■ **SOURCE**:
=======

# My band shot this little live vid



## NotJonGreco (Nov 18, 2012)

Promoting that we're working on new material, and that people should get our debut EP. So, check it out, and check out the EP if you haven't already. Much appreciated, friends.

https://vimeo.com/53781762

www.rebelsfightingrobots.bandcamp.com


----------



## NotJonGreco (Nov 20, 2012)

I'll also add that I'm the lead guitarist with the really obnoxious yellow guitar. Let me know what you think of the music!


----------



## Lobar (Nov 20, 2012)

At first glance I read the thread title as "My band shot this little five year old kid".

I need to stop following the Israel/Palestine conflict so closely. :c


----------



## NotJonGreco (Nov 21, 2012)

DISCLAIMER: No children were harmed in the making of this video


----------



## Demensa (Nov 21, 2012)

I really enjoyed that (and the EP)! Definitely keep me up to date on new material!


----------



## NotJonGreco (Nov 21, 2012)

=======

■ **LIST OF TASKS**:
a. Name each distinct user who posts in the band video thread above.
b. Carry the band video thread on from the point at which it stops.

■ **INFORMATION SUPPLIED**:

=======

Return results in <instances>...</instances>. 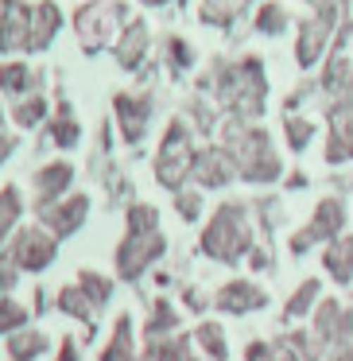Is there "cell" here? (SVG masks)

=======

■ **RESPONSES IN ORDER**:
a. NotJonGreco, Lobar, Demensa

b.
Absolutely! Thanks! And you're an AJJ fan? I love them, dude. Definitely one of my favorites. My friend's band tours with them all the time.


----------



## Demensa (Dec 18, 2012)

NotJonGreco said:


> Absolutely! Thanks! And you're an AJJ fan? I love them, dude. Definitely one of my favorites. My friend's band tours with them all the time.



Aww man, that's awesome! I'm a pretty big fan of them. I generally like a lot of punk subgenres, even if I don't listen to them all that often.
I forgot to check this thread again... thus the ridiculously late reply.


----------



## Namba (Dec 18, 2012)

Fuckin A, dude!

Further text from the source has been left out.